• [PROBLEMS AND TASKS]
**A.** In the text about classic baseball scenes, which sign hung above the scoreboard at Ebbets Field in July 1955?
**B.** From the text about classic baseball scenes, reproduce word for word the stretch from "New York (New" through "setting home run.".

New York (New York Times).- There is the panoramic view toward the Green Monster, the towering left-field wall at Fenway Park, on June 8, 1950, as the Boston Red Sox are crushing the St. Louis Browns, 24-9. There is the Brooklyn Dodgers’ Duke Snider at bat in Ebbets Field in July 1955, with the Schaefer Beer sign — “A real hit! A real beer!” — above the scoreboard and the Abe Stark clothing store sign below. There is Willie Mays making his incredible over-the-head catch in deep center at the Polo Grounds in Game 1 of the 1954 World Series between the Giants and the Cleveland Indians. And of course Mickey Mantle hitting another record setting home run.

• [PROVIDED INFORMATION]
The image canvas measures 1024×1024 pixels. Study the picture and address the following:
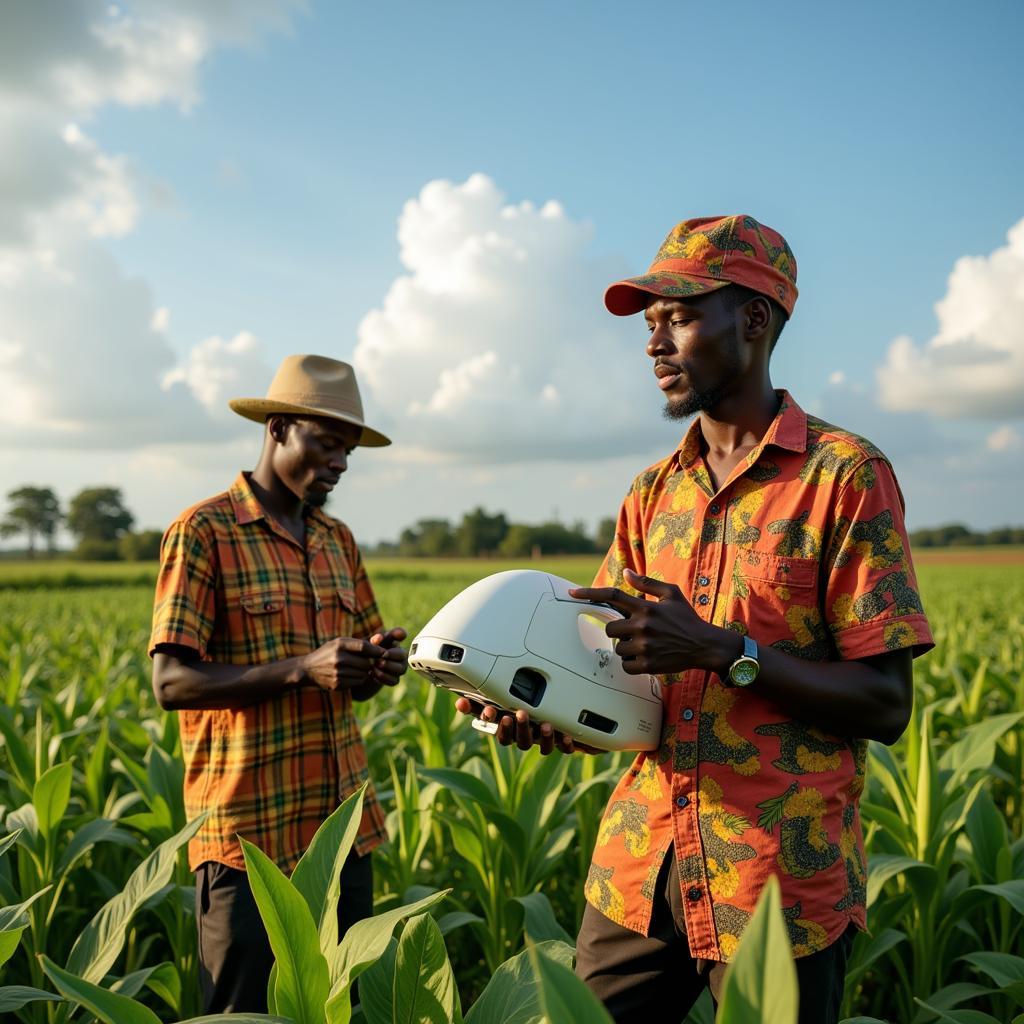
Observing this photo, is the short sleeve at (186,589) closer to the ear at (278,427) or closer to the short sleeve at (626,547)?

...

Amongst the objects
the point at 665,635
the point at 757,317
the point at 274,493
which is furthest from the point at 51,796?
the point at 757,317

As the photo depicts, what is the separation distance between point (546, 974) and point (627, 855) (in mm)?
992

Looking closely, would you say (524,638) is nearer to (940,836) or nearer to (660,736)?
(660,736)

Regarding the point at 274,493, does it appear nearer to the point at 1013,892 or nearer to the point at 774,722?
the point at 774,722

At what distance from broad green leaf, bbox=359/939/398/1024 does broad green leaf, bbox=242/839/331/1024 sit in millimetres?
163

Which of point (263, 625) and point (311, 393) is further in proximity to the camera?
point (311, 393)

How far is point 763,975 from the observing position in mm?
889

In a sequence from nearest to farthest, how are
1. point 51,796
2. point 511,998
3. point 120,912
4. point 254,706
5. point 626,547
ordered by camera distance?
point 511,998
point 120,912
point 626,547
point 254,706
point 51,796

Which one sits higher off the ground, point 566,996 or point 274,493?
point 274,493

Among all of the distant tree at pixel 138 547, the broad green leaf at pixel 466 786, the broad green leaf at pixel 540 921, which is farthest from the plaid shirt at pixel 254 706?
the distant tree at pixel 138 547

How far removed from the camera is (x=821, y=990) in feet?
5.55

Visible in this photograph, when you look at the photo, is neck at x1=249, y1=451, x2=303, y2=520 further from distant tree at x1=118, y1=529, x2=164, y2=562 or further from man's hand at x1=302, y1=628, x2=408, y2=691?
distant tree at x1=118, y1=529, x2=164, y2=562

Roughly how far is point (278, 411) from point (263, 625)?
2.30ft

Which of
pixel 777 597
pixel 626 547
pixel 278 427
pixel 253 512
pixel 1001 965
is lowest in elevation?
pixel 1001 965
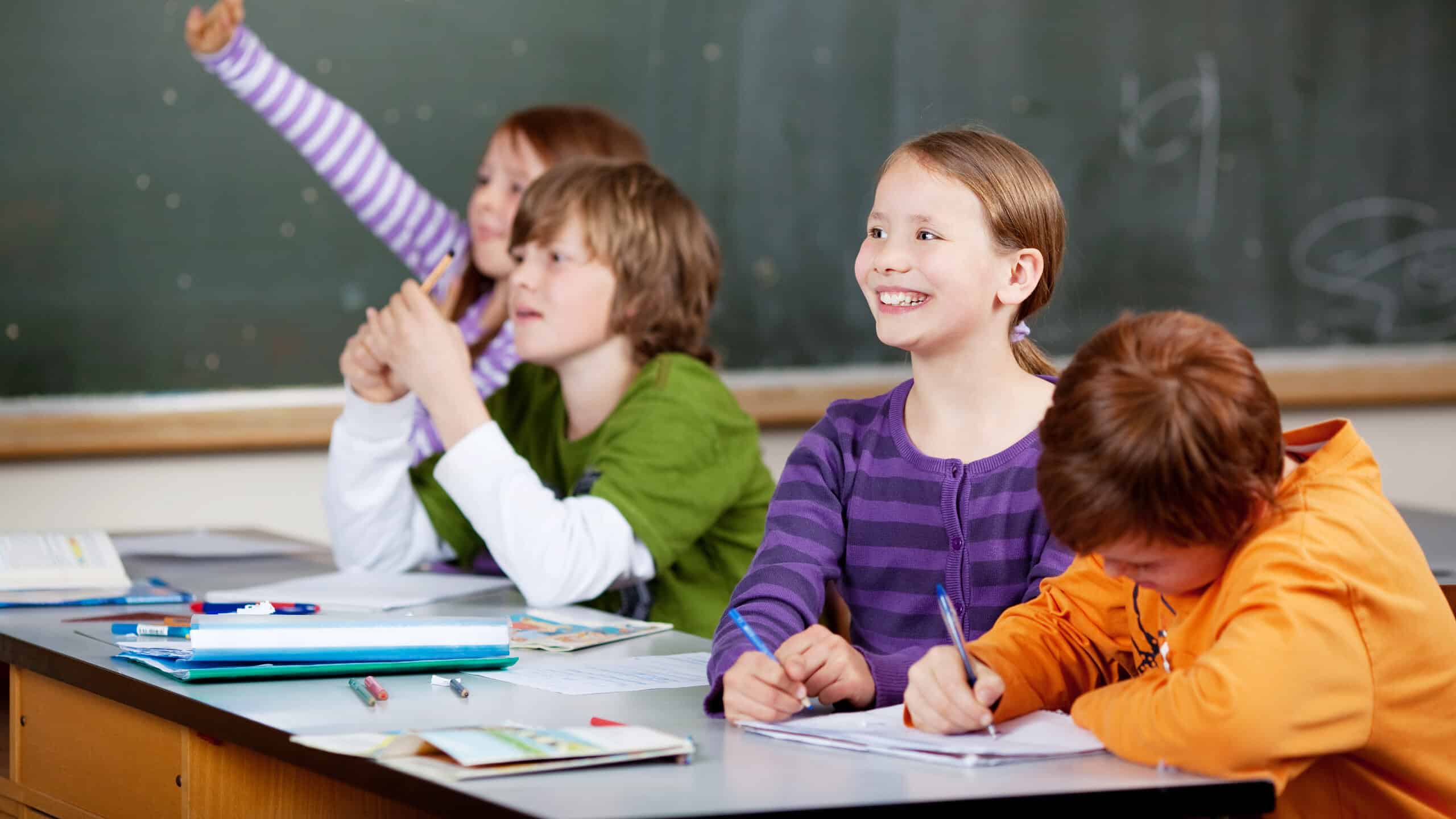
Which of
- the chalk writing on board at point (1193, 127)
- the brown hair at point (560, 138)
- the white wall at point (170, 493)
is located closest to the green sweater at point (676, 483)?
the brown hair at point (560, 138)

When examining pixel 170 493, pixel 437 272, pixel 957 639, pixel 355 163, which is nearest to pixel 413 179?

• [LIST OF ANSWERS]
**A.** The Schaefer Beer sign, reading "A real hit! A real beer!"

**B.**
New York (New York Times).- There is the panoramic view toward the Green Monster, the towering left-field wall at Fenway Park, on June 8, 1950, as the Boston Red Sox are crushing the St. Louis Browns, 24-9. There is the Brooklyn Dodgers’ Duke Snider at bat in Ebbets Field in July 1955, with the Schaefer Beer sign — “A real hit! A real beer!” — above the scoreboard and the Abe Stark clothing store sign below. There is Willie Mays making his incredible over-the-head catch in deep center at the Polo Grounds in Game 1 of the 1954 World Series between the Giants and the Cleveland Indians. And of course Mickey Mantle hitting another record setting home run.